A good way to figure out what should go into a lab report is to look at a published article. We have a bunch of copies of Science, which has research articles toward the middle and the back. Articles in Science tend to be brief and fairly dense because it’s one of the premiere journals, so the outlines are not as explicit as you’d find in other places; an Open Access Journal might provide better examples, especially if you’re looking them up online.

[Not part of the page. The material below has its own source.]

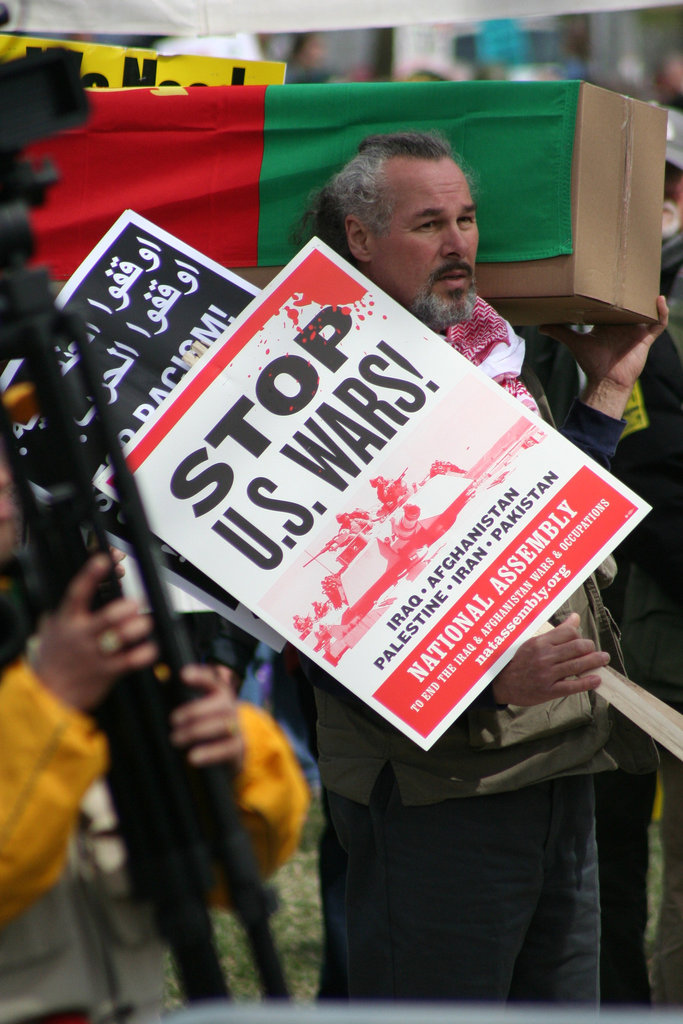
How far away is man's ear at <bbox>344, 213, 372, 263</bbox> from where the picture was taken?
2.43m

Based on our observations, we decided on the following parts for a good lab report:

  • Title: Be short, but unique to give a good idea of what your project is about. Since my classes seldom all do the same experiment, this is very useful. Answer the questions: What did you do? Why did you do it? and What did you find?
  • Authors: Who gets the credit for the work. Usually authors are listed by who did the most work first, but since everyone’s expected to work equally on their group projects you can choose some random or arbitrary order.
  • Abstract: A brief summary of the work, include: what is the problem you’re trying to solve; what you did to solve the problem; and what results you came up with. The abstract should contain all the spoilers.
  • Introduction: Go into some more detail about what the problem is you’re working on, and why it’s important. State your hypothesis and how you’re going to test it. Overview previous work your project is based on.
  • Procedure/Methods: Describe, in detail, what you did, what apparatus you used. Both words and diagrams are useful here.
  • Results: Tell us what you found. Graphs, charts and tables will be very useful here.
  • Figure 1. An example of a diagram. In this case labels have been placed on a photograph of the apparatus. Notice also the caption, which you are reading at this very moment, that goes with the figure.
  • Note on Figures: You should have figures, charts, diagrams and tables in your Procedure and Results sections, but you can have them anywhere they’re appropriate. Each figure needs to have a caption explaining the figure. A useful approach to figures and captions is to try to write them so that someone could understand the entire article by only looking at the figures and reading their captions. One of my students says that popular magazines, like People, are written that way (or at least that’s how they’re read).
  • Analysis and Discussion: To paraphrase a student, “Explain why you think you got those results.” Even if the results are unexpected, or especially if they’re unexpected, you need to explain them. This is also your chance to explain why all of your critics are wrong and you were right all along. If you do that though, it should be written in scientific, passive-aggressive language.
  • Conclusions: Summarize. In the abstract you’re telling them what you’re going to tell them. In the Introduction, Procedure, Results and Discussion sections you’re telling them. In the Conclusion, you’re telling them what you told them. Hopefully by that time they’ll have had enough chances to figure out what you were trying to tell them.
  • Figure 2. An example of a citation for a website.
  • References: Be sure to include a list of the references you used to do your work. This is how you give credit to the people who’s work you are building on. The Yale Library has an excellent page on citing sources. There are a different citation styles you can use but remember the purpose: to give credit where it’s due, and to allow others to be able to find those references easily. All citations should have the author, the date published (or when you accessed it if it is a website), the title, and a way to track down the work.

Note that scientific magazines, like Science and Nature, are very different from a popular magazine like People, for one thing, as was pointed out to me today, the pages don’t smell like perfume (instead they smell like science).

Updates

This paper, on how to bend a soccer ball, is a good example of a student research paper.